== Quoted text ==
◆ ◆ ◆ ◆ ◆ ◆ ◆

An infinite nested radical problem From this link, problem 36, I found that
$$\sqrt{4+\sqrt{4+\sqrt{4-\sqrt{4+\sqrt{4+\sqrt{4-...}}}}}}=2\left(\cos{\dfrac{4\pi}{19}}+\cos{\dfrac{6\pi}{19}}+\cos{\dfrac{10\pi}{19}}\right).$$
The signs : + + - + + - + + - ... .
How to prove it?
Furthermore, how to represent $\sqrt{7+2\sqrt{7-2\sqrt{7-2\sqrt{7+2\sqrt{7-2\sqrt{7-...}}}}}}$ by trigonometric function ?
The signs : + - - + - - + - - ... .
Thanks for helping.

◆ ◆ ◆ ◆ ◆ ◆ ◆

== Extracted data ==
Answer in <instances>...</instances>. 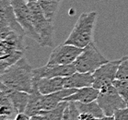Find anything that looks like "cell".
Instances as JSON below:
<instances>
[{"mask_svg": "<svg viewBox=\"0 0 128 120\" xmlns=\"http://www.w3.org/2000/svg\"><path fill=\"white\" fill-rule=\"evenodd\" d=\"M5 119H8V117L4 116L2 114H0V120H5Z\"/></svg>", "mask_w": 128, "mask_h": 120, "instance_id": "cell-28", "label": "cell"}, {"mask_svg": "<svg viewBox=\"0 0 128 120\" xmlns=\"http://www.w3.org/2000/svg\"><path fill=\"white\" fill-rule=\"evenodd\" d=\"M120 62L121 59L108 61L94 71V82L92 84L94 88L100 90L106 86L112 84L114 80L116 79V73Z\"/></svg>", "mask_w": 128, "mask_h": 120, "instance_id": "cell-8", "label": "cell"}, {"mask_svg": "<svg viewBox=\"0 0 128 120\" xmlns=\"http://www.w3.org/2000/svg\"><path fill=\"white\" fill-rule=\"evenodd\" d=\"M30 8L32 17V23L37 33L40 36V44L42 47H48L54 45V21H50L44 15L37 0L29 1Z\"/></svg>", "mask_w": 128, "mask_h": 120, "instance_id": "cell-3", "label": "cell"}, {"mask_svg": "<svg viewBox=\"0 0 128 120\" xmlns=\"http://www.w3.org/2000/svg\"><path fill=\"white\" fill-rule=\"evenodd\" d=\"M78 89L64 88L60 91H54L49 94H44L42 95V110L48 111L58 105L59 103L64 101V98L71 95L72 93L76 92Z\"/></svg>", "mask_w": 128, "mask_h": 120, "instance_id": "cell-13", "label": "cell"}, {"mask_svg": "<svg viewBox=\"0 0 128 120\" xmlns=\"http://www.w3.org/2000/svg\"><path fill=\"white\" fill-rule=\"evenodd\" d=\"M90 119H96L93 115H91L87 113H80L78 115V120H90Z\"/></svg>", "mask_w": 128, "mask_h": 120, "instance_id": "cell-27", "label": "cell"}, {"mask_svg": "<svg viewBox=\"0 0 128 120\" xmlns=\"http://www.w3.org/2000/svg\"><path fill=\"white\" fill-rule=\"evenodd\" d=\"M11 3L14 8L16 18L24 30L26 35L40 44L41 39L32 23V13L28 6V2L26 0H11Z\"/></svg>", "mask_w": 128, "mask_h": 120, "instance_id": "cell-6", "label": "cell"}, {"mask_svg": "<svg viewBox=\"0 0 128 120\" xmlns=\"http://www.w3.org/2000/svg\"><path fill=\"white\" fill-rule=\"evenodd\" d=\"M42 95L44 94L41 93V91L38 89L37 80L34 79L33 89L32 92H30L29 102L25 109V113L30 116V119L33 115L39 114L42 110Z\"/></svg>", "mask_w": 128, "mask_h": 120, "instance_id": "cell-15", "label": "cell"}, {"mask_svg": "<svg viewBox=\"0 0 128 120\" xmlns=\"http://www.w3.org/2000/svg\"><path fill=\"white\" fill-rule=\"evenodd\" d=\"M0 20L6 21L11 29L21 35L26 36V33L18 23L16 14L14 11V8L12 6L11 0H0Z\"/></svg>", "mask_w": 128, "mask_h": 120, "instance_id": "cell-11", "label": "cell"}, {"mask_svg": "<svg viewBox=\"0 0 128 120\" xmlns=\"http://www.w3.org/2000/svg\"><path fill=\"white\" fill-rule=\"evenodd\" d=\"M97 102L104 112L105 116H114L115 110L128 106L112 84L100 90Z\"/></svg>", "mask_w": 128, "mask_h": 120, "instance_id": "cell-5", "label": "cell"}, {"mask_svg": "<svg viewBox=\"0 0 128 120\" xmlns=\"http://www.w3.org/2000/svg\"><path fill=\"white\" fill-rule=\"evenodd\" d=\"M39 91L42 94H49L64 89V77L54 78H41L37 79Z\"/></svg>", "mask_w": 128, "mask_h": 120, "instance_id": "cell-16", "label": "cell"}, {"mask_svg": "<svg viewBox=\"0 0 128 120\" xmlns=\"http://www.w3.org/2000/svg\"><path fill=\"white\" fill-rule=\"evenodd\" d=\"M94 82L93 73L76 71L72 75L64 78V88L80 89L83 87L92 86Z\"/></svg>", "mask_w": 128, "mask_h": 120, "instance_id": "cell-12", "label": "cell"}, {"mask_svg": "<svg viewBox=\"0 0 128 120\" xmlns=\"http://www.w3.org/2000/svg\"><path fill=\"white\" fill-rule=\"evenodd\" d=\"M76 71L75 64L69 65H57L46 64L44 67L33 68L34 79L41 78H54V77H67L72 75Z\"/></svg>", "mask_w": 128, "mask_h": 120, "instance_id": "cell-9", "label": "cell"}, {"mask_svg": "<svg viewBox=\"0 0 128 120\" xmlns=\"http://www.w3.org/2000/svg\"><path fill=\"white\" fill-rule=\"evenodd\" d=\"M116 79L128 80V56H124L121 58L116 73Z\"/></svg>", "mask_w": 128, "mask_h": 120, "instance_id": "cell-23", "label": "cell"}, {"mask_svg": "<svg viewBox=\"0 0 128 120\" xmlns=\"http://www.w3.org/2000/svg\"><path fill=\"white\" fill-rule=\"evenodd\" d=\"M27 2H29V1H34V0H26Z\"/></svg>", "mask_w": 128, "mask_h": 120, "instance_id": "cell-29", "label": "cell"}, {"mask_svg": "<svg viewBox=\"0 0 128 120\" xmlns=\"http://www.w3.org/2000/svg\"><path fill=\"white\" fill-rule=\"evenodd\" d=\"M80 114L76 102L74 101H70L67 103L66 107L64 109V114H63V119L64 120H74L78 119V115Z\"/></svg>", "mask_w": 128, "mask_h": 120, "instance_id": "cell-21", "label": "cell"}, {"mask_svg": "<svg viewBox=\"0 0 128 120\" xmlns=\"http://www.w3.org/2000/svg\"><path fill=\"white\" fill-rule=\"evenodd\" d=\"M109 61L97 48L96 44L92 41L86 47L83 48L74 64L76 66V71L79 72H90L93 73L97 68H99L102 65Z\"/></svg>", "mask_w": 128, "mask_h": 120, "instance_id": "cell-4", "label": "cell"}, {"mask_svg": "<svg viewBox=\"0 0 128 120\" xmlns=\"http://www.w3.org/2000/svg\"><path fill=\"white\" fill-rule=\"evenodd\" d=\"M2 74H3V73H2V72H1V71H0V77H1V75H2Z\"/></svg>", "mask_w": 128, "mask_h": 120, "instance_id": "cell-30", "label": "cell"}, {"mask_svg": "<svg viewBox=\"0 0 128 120\" xmlns=\"http://www.w3.org/2000/svg\"><path fill=\"white\" fill-rule=\"evenodd\" d=\"M114 116L115 120H128V106L115 110Z\"/></svg>", "mask_w": 128, "mask_h": 120, "instance_id": "cell-25", "label": "cell"}, {"mask_svg": "<svg viewBox=\"0 0 128 120\" xmlns=\"http://www.w3.org/2000/svg\"><path fill=\"white\" fill-rule=\"evenodd\" d=\"M2 91H5L8 94V96L9 97V99L11 101L17 114L18 113H21V112H25V109H26V106L28 104L30 98L29 92L13 90V89L8 88L6 85L4 87Z\"/></svg>", "mask_w": 128, "mask_h": 120, "instance_id": "cell-14", "label": "cell"}, {"mask_svg": "<svg viewBox=\"0 0 128 120\" xmlns=\"http://www.w3.org/2000/svg\"><path fill=\"white\" fill-rule=\"evenodd\" d=\"M112 85L115 87L117 91L124 98L128 105V80L115 79L112 82Z\"/></svg>", "mask_w": 128, "mask_h": 120, "instance_id": "cell-22", "label": "cell"}, {"mask_svg": "<svg viewBox=\"0 0 128 120\" xmlns=\"http://www.w3.org/2000/svg\"><path fill=\"white\" fill-rule=\"evenodd\" d=\"M78 108L80 113H87L91 115H93L96 119H103L105 116V114L102 107L98 103L97 100L92 101L90 102H76Z\"/></svg>", "mask_w": 128, "mask_h": 120, "instance_id": "cell-19", "label": "cell"}, {"mask_svg": "<svg viewBox=\"0 0 128 120\" xmlns=\"http://www.w3.org/2000/svg\"><path fill=\"white\" fill-rule=\"evenodd\" d=\"M97 12H83L64 43L84 48L93 41V32L96 23Z\"/></svg>", "mask_w": 128, "mask_h": 120, "instance_id": "cell-2", "label": "cell"}, {"mask_svg": "<svg viewBox=\"0 0 128 120\" xmlns=\"http://www.w3.org/2000/svg\"><path fill=\"white\" fill-rule=\"evenodd\" d=\"M100 93L99 89L94 88L93 86H88L83 88L78 89L76 92L72 93L71 95L64 98V101H74V102H90L97 100Z\"/></svg>", "mask_w": 128, "mask_h": 120, "instance_id": "cell-17", "label": "cell"}, {"mask_svg": "<svg viewBox=\"0 0 128 120\" xmlns=\"http://www.w3.org/2000/svg\"><path fill=\"white\" fill-rule=\"evenodd\" d=\"M13 32L11 27L3 20H0V41H5L6 37Z\"/></svg>", "mask_w": 128, "mask_h": 120, "instance_id": "cell-24", "label": "cell"}, {"mask_svg": "<svg viewBox=\"0 0 128 120\" xmlns=\"http://www.w3.org/2000/svg\"><path fill=\"white\" fill-rule=\"evenodd\" d=\"M68 102L67 101H62L54 109L44 111L42 110L39 114H35L32 117V119H40V120H59L63 119V114L66 107Z\"/></svg>", "mask_w": 128, "mask_h": 120, "instance_id": "cell-18", "label": "cell"}, {"mask_svg": "<svg viewBox=\"0 0 128 120\" xmlns=\"http://www.w3.org/2000/svg\"><path fill=\"white\" fill-rule=\"evenodd\" d=\"M37 2L42 9L46 18L54 21L61 0H37Z\"/></svg>", "mask_w": 128, "mask_h": 120, "instance_id": "cell-20", "label": "cell"}, {"mask_svg": "<svg viewBox=\"0 0 128 120\" xmlns=\"http://www.w3.org/2000/svg\"><path fill=\"white\" fill-rule=\"evenodd\" d=\"M0 80L8 88L32 92L34 85L33 68L24 56L8 67L0 77Z\"/></svg>", "mask_w": 128, "mask_h": 120, "instance_id": "cell-1", "label": "cell"}, {"mask_svg": "<svg viewBox=\"0 0 128 120\" xmlns=\"http://www.w3.org/2000/svg\"><path fill=\"white\" fill-rule=\"evenodd\" d=\"M16 120H29L30 119V116L29 114H27L25 112H21V113H18L15 116Z\"/></svg>", "mask_w": 128, "mask_h": 120, "instance_id": "cell-26", "label": "cell"}, {"mask_svg": "<svg viewBox=\"0 0 128 120\" xmlns=\"http://www.w3.org/2000/svg\"><path fill=\"white\" fill-rule=\"evenodd\" d=\"M83 48H79L66 43L59 44L51 52L47 64L69 65L73 64L80 55Z\"/></svg>", "mask_w": 128, "mask_h": 120, "instance_id": "cell-7", "label": "cell"}, {"mask_svg": "<svg viewBox=\"0 0 128 120\" xmlns=\"http://www.w3.org/2000/svg\"><path fill=\"white\" fill-rule=\"evenodd\" d=\"M22 56L23 51L15 49L6 41H0V71L2 73Z\"/></svg>", "mask_w": 128, "mask_h": 120, "instance_id": "cell-10", "label": "cell"}]
</instances>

◆ ◆ ◆ ◆ ◆ ◆ ◆

== What needs to be done ==
Transcribe the passage of the nested radical post starting with "An infinite nested" and going on through "trigonometric function ?". The material placed after the text comes from an unrelated source.

== Response to the exercise ==
An infinite nested radical problem From this link, problem 36, I found that
$$\sqrt{4+\sqrt{4+\sqrt{4-\sqrt{4+\sqrt{4+\sqrt{4-...}}}}}}=2\left(\cos{\dfrac{4\pi}{19}}+\cos{\dfrac{6\pi}{19}}+\cos{\dfrac{10\pi}{19}}\right).$$
The signs : + + - + + - + + - ... .
How to prove it?
Furthermore, how to represent $\sqrt{7+2\sqrt{7-2\sqrt{7-2\sqrt{7+2\sqrt{7-2\sqrt{7-...}}}}}}$ by trigonometric function ?